I got to go to hair and makeup, which was super fun. They put powder on me and made my hair all pretty and shiny. It never looked nicer, and unfortunately I have been unable to replicate the result since. Also, the mirrors really did have those cool lights around them. I felt like such a superstar! After that it was off to the prop department for my official Montecito nametag (which I did not get to keep, sigh). The casino patron extras got to pick up their “drinks,” which in actuality were glasses filled with various juices. I was very grateful not to be playing a waitress, since they were responsible for trays of drinks, and I’m pretty sure mine would have ended up on the floor. After that it was back to “extras holding” to wait until they were ready for us.
Once on set, all the extras got placed and were given instructions about what to do. Walk here, walk there, walk over there, and yes, walk back over here again. In four inch heels, no less! Usually the scene was rehearsed two or three times. Then it would be filmed from one angle, cutting for any mistakes. (I was so hoping to witness some really funny bloopers, but I don’t think anything happened that will end up on the season four gag reel.) Then EVERYTHING would switch around, and the same scene would be filmed from the other angle. It was a loooooong process.
When the cameras were not rolling, us background artists were able to chat. Not a lot of people watched the show, so I was able to fill them in on the characters and the plots. (I KNEW my obsession would come in handy someday!) I had fully worried that I would spend my downtime sitting awkwardly in the corner by myself. But everyone was ridiculously nice. EVERYONE, my fellow extras, the cast, and the crew. SO NICE. I hardly felt shy at all. Trust me, this was nothing short of miraculous.
In a perfect world, I have been able to take pictures of the set (and knowing me I would have taken approximately 478234928761,) but this was not a perfect world and cameras were not allowed.
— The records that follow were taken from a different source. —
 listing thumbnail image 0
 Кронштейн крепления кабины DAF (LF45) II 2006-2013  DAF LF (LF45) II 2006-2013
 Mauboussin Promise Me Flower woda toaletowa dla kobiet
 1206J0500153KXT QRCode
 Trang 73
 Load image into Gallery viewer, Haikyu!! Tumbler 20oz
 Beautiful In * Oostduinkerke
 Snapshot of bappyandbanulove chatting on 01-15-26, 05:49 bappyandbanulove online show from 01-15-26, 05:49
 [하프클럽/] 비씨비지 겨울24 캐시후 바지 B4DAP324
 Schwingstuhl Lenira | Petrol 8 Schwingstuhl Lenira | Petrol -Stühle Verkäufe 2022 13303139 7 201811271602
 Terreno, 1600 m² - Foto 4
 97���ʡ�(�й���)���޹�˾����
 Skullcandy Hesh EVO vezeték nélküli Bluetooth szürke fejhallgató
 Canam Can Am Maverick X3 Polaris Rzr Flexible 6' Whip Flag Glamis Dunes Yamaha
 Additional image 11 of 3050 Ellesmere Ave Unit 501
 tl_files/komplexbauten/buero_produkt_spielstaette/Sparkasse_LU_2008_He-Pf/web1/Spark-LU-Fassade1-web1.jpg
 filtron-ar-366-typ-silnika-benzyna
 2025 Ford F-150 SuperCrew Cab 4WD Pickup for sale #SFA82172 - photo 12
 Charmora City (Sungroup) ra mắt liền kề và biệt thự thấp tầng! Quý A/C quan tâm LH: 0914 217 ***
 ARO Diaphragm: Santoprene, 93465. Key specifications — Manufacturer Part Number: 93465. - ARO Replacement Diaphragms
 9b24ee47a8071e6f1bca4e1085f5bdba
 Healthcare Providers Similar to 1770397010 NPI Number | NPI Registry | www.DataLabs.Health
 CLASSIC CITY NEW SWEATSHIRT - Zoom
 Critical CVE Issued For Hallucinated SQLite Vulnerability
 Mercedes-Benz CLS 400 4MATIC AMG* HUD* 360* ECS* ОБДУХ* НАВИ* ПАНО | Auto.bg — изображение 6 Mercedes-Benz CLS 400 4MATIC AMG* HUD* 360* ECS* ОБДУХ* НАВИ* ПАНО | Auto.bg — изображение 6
So the only record I have of what the soundstage looks like is what NBC broadcasts on Friday nights. I’ve got to say, though, that the set designers and decorators are brilliant, because when I was standing behind the Montecito front desk, I REALLY felt like a front desk clerk at a major Vegas hotel/casino. The sports bar and the casino also absolutely seemed like the real thing. At least until I looked up and saw approximately one million lights everywhere and catwalks stretching across the ceiling. Anyway, also in this silly non-perfect world, the extras also don’t get to talk to any of the principles (bothering the stars is grounds for dismissal from the studio and from Central. Plus, you would have, you know, BOTHERED THE STARS, which is BAD.) However, I can say that Molly Sims walked right by me. Twice! AND, when Vanessa Marcil and Josh Duhamel filmed their scene, I was like ten feet away. It was AWESOME. Not to mention, the very first scene of the very first day involved James Lesure walking up to the front desk, and I got to cross in front of him, just behind the clerk (an actor with like, actual lines… I am so jealous!) he was speaking with.
Let me just say, that somehow, in between “Action!” and “Cut!” I forgot that my head hurt, that I was totally exhausted, and that my shoes were perhaps designed by the devil himself. I suddenly found myself focused on typing on a fake computer, answering a fake telephone, and reading over fake Montecito reports. I don’t know if all this counts as acting, but it definitely counts as fun.